Фрагмент документа =
%%

В 2017 году молодой режиссер Александр Хант получил гран-при кинофестиваля в Карловых Варах за дебютный фильм «Как Витька Чеснок вез Леху Штыря в дом инвалидов». Его новую работу «Межсезонье» — драматичную историю любви двух подростков, — уже отметили призом на кинофестивале в Варшаве. Талех Габибов поговорил с режиссером об испорченных зрителях, онлайн-платформах и работе над новым фильмом. 

Как прошли съемки вашего нового фильма «Межсезонье»?

Там все сразу пошло не по плану. Мы не получили деньги Минкульта, и продюсер, с которым мы работали, не смог поддержать нас финансово. В итоге мы отправились в Екатеринбург (место съемок — прим. ред.) на свои ресурсы. Уехали в августе 2019 года, и закончили снимать в январе 2020, как раз когда началась вся эта история с коронавирусом.

Почему Минкульт не поддержал фильм?

Я не знаю. Говорили, что было мало денег, и поддержали гораздо меньше фильмов, чем собирались. Мы были в секции экспериментального авторского кино, и у нас были хорошие шансы, но наш фильм не поддержали. А фильм «Гардемарины 5» поддержали. Просто «Гардемарины 5» — это очень авторский экспериментальный проект (смеется). Ждем успеха на Каннском фестивале. «Гардемарины 5» просто пробьют все фестивали, и все будут только говорить, как же хорош Харатьян в старости.

А откуда тогда деньги на съемки фильма?

Это деньги, которые нашел мой друг Максим Добромыслов, который стал новым главным продюсером фильма, это деньги, которые нашли мы, в том числе — мои деньги. У нас был сложносочиненный бюджет. 

Например, часть фильма мы снимали на пленку — а пленка всех страшно пугает, будто это какие-то страшные расходы. Но с ней нам помог Валерий Тодоровский. У него в последнем фильме «Гипноз» главного героя играет Сережа Гиро — мальчик, которого нашли мы. Он отправил свою заявку в «Межсезонье», я дал ему задание записать видео. И когда Сережа его прислал, то показался мне невероятно талантливым. Но он просто не подходил нам на какую-либо роль по возрасту и характеру, поэтому мы закинули его в кастинг Тодоровского, который никак не мог найти актера на главную роль. А Тодоровский, в свою очередь, подарил нам пять километров пленки Kodak. Вот таким образом мы как-то и выживали — в прямом смысле этого слова.

Вы взяли на главные роли обычных подростков, а не профессиональных актеров. Каковы было работать с ними?

Главное их преимущество, которого вообще не хватает в российском кинематографе — это их желание участвовать. Было здорово видеть их горящие глаза. Я бы не сказал, что они «совсем-не-актеры», которым сложно было поставить задачу. Ничего в этом не было критичного. Работалось в удовольствие, и сами съемки были приключением, борьбой с обстоятельствами. Мне понравилось.

%%

Собранные данные =

%%

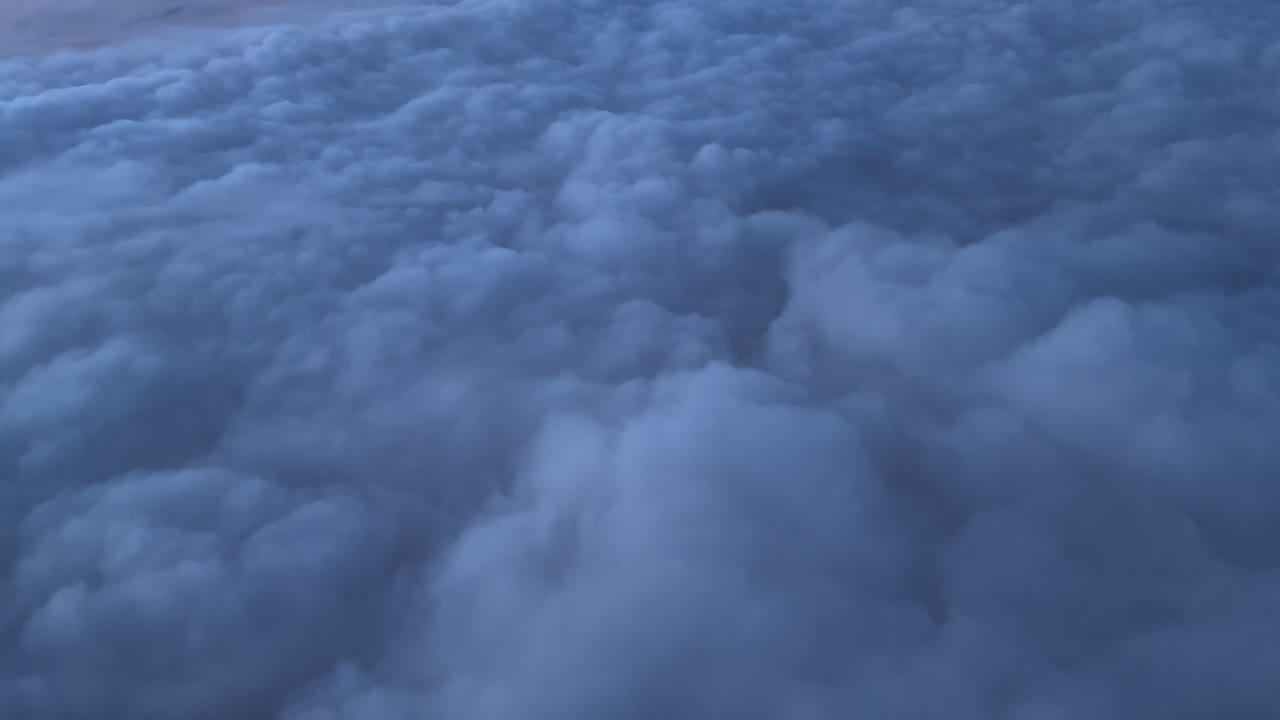 Scene of plane trip over clouds. Passenger POV, real time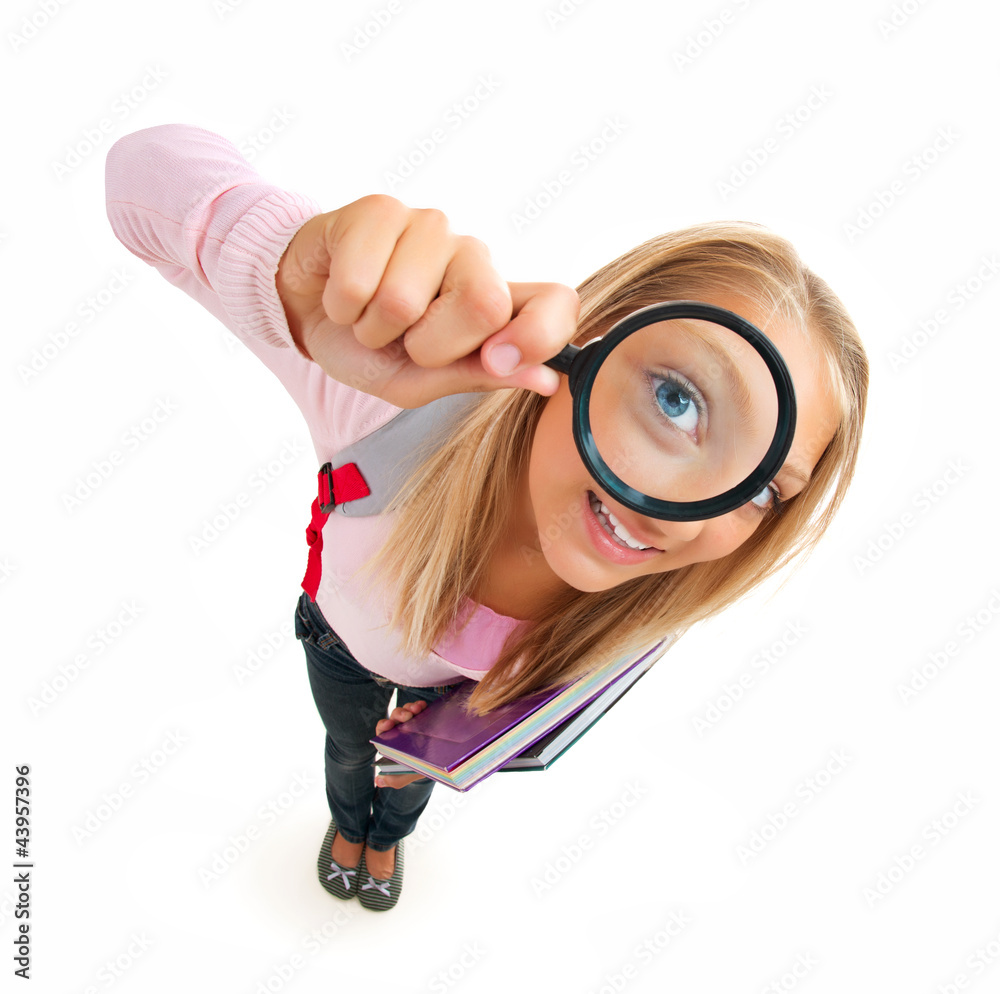 Funny Schoolgirl Looking Through The Magnifying Glass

%%

Задания =
1. Почему, согласно интервью, Сережу Гиро отправили на кастинг Тодоровского? Ответьте в одном–трех предложениях.
2. Перепечатайте фрагмент интервью между словами «Как прошли съемки» и «не поддержал фильм?» включительно.
Собранный материал к интервью не относится и рассматривается отдельно.

Ответы по заданиям =
1. Сережа Гиро показался режиссеру невероятно талантливым, но по возрасту и характеру не подходил ни на одну роль в «Межсезонье». Поэтому его отправили на кастинг Тодоровского, который никак не мог найти актера на главную роль.

2.
Как прошли съемки вашего нового фильма «Межсезонье»?

Там все сразу пошло не по плану. Мы не получили деньги Минкульта, и продюсер, с которым мы работали, не смог поддержать нас финансово. В итоге мы отправились в Екатеринбург (место съемок — прим. ред.) на свои ресурсы. Уехали в августе 2019 года, и закончили снимать в январе 2020, как раз когда началась вся эта история с коронавирусом.

Почему Минкульт не поддержал фильм?